Control isn’t love: when “helping them change” becomes covert control
Jay reframes fixation on changing someone as an attempt to soothe your own discomfort—fear of abandonment, uncertainty, or being disliked. He draws on codependency concepts to highlight that you can’t force a person into a different identity.
Real life compatibility: charisma doesn’t pay bills or share chores
Jay brings the conversation down to everyday reality: finances, responsibilities, boredom, and routine. He notes that being impressed by aura and words can hide practical incompatibilities that become unavoidable over time.
Radical acceptance (DBT & Buddhism): see reality clearly without resigning yourself
Jay explains radical acceptance as fully acknowledging what is, so you can choose wisely—not lowering standards or tolerating disrespect. The pain comes from the gap between what you want reality to be and what it actually is.
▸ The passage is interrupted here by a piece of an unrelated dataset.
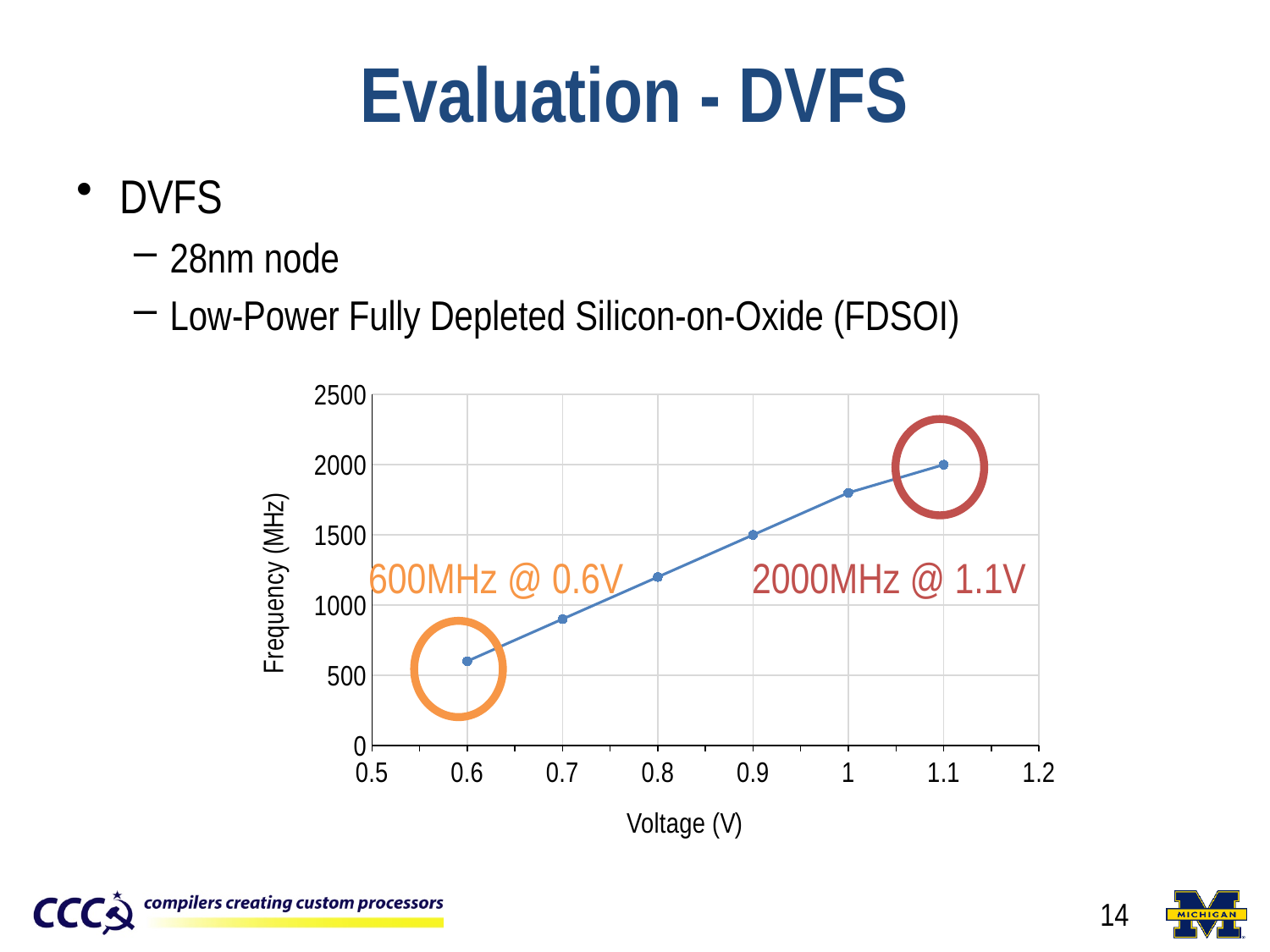
What is the label of the y axis? Frequency (MHz) What frequency is annotated at 0.6V? 600MHz What is the difference in frequency between the point at 1.1V and the point at 0.6V? 1400MHz Is the frequency at 1V greater or less than 1500 MHz? greater Which has a higher frequency, the point at 0.8V or the point at 1V? 1V What frequency is annotated at 1.1V? 2000MHz Does the frequency rise or fall as voltage increases along the x axis? rise At which voltage is the frequency highest? 1.1 Is the frequency at 0.7V greater or less than 1000 MHz? less What type of chart is shown on the slide? line chart How many data points are plotted on the chart? 6 At which voltage is the frequency lowest? 0.6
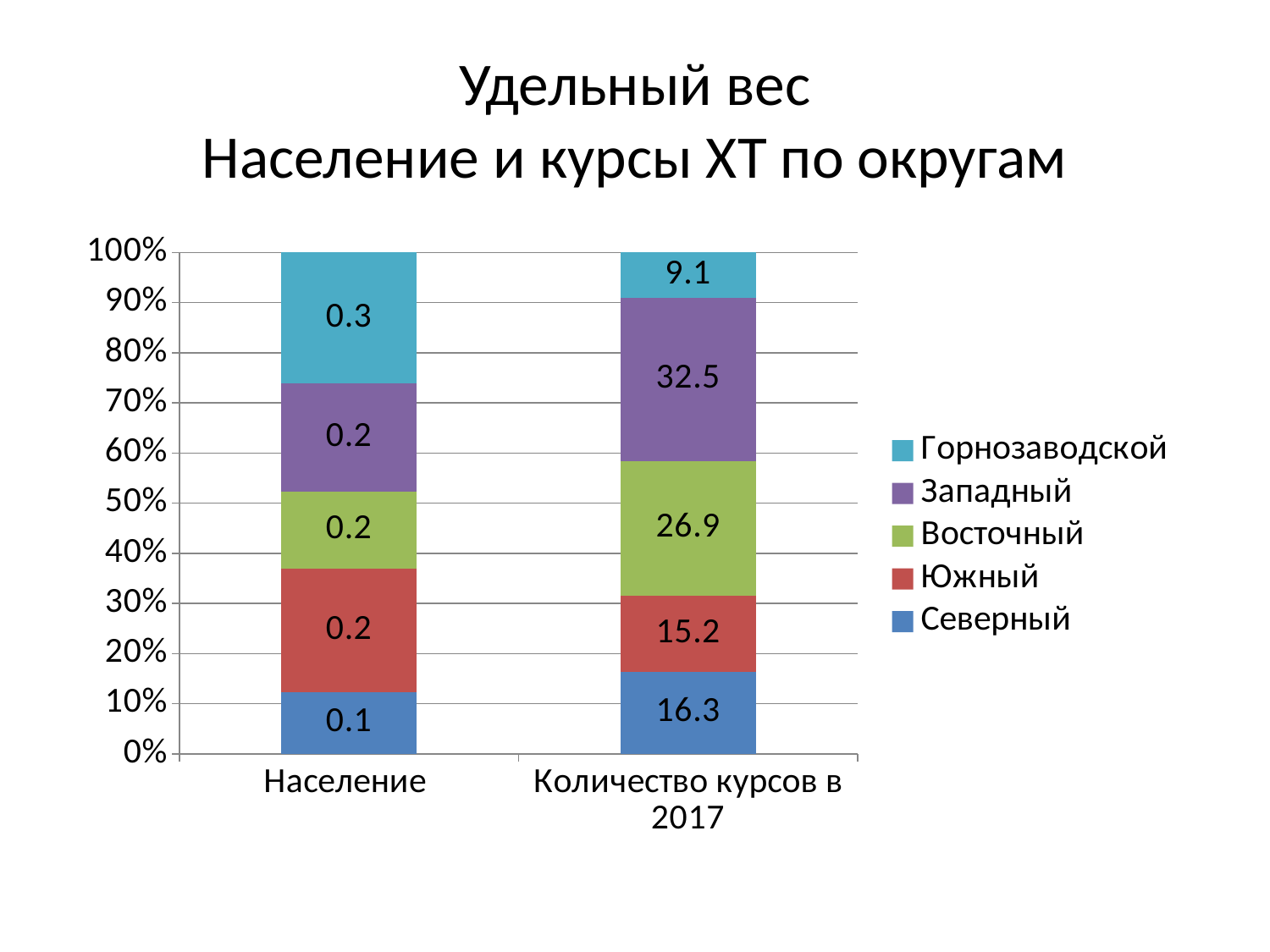
How many categories are shown on the x axis? 2 What kind of chart is shown on the slide? Stacked bar chart What is the value for Северный in the Население bar? 0.1 What is the value for Западный in the Количество курсов в 2017 bar? 32.5 What is the value for Северный in the Количество курсов в 2017 bar? 16.3 Which series has the largest value in the Количество курсов в 2017 bar? Западный What is the value for Горнозаводской in the Население bar? 0.3 What is the title of the chart? Удельный вес Население и курсы ХТ по округам How many series does the legend list? 5 In the Количество курсов в 2017 bar, which is larger: Северный or Южный? Северный Which series has the smallest value in the Количество курсов в 2017 bar? Горнозаводской What is the difference between the Восточный and Южный values in the Количество курсов в 2017 bar? 11.7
Why people stay—and why those reasons backfire
Jay identifies two common traps: staying to avoid loneliness and staying to wait for change. He argues both paths often extend suffering, and reframes tolerance as temporary clarity-seeking while you decide what you will and won’t live with.
You’re their environment, not their sculptor: what actually influences change
Jay uses the metaphor of soil and plant growth to show that you can support someone but can’t transform them by force. He contrasts expectations (Pygmalion effect) with the stronger power of social environment and mutual investment.
The most loving option can be distance or letting go
Jay suggests starting with distance and moving to disconnection if needed, citing research that disengaging from unchangeable situations can improve wellbeing. He uses a Rumi story to highlight how closeness with anger can still mean emotional distance.
Priorities vs preferences: the only controllable decision is whether you stay
Jay closes by distinguishing non-negotiable priorities from flexible preferences, and noting people change in unpredictable directions across seasons. The focus returns to personal agency: you control your boundaries, actions, and choice to remain or leave.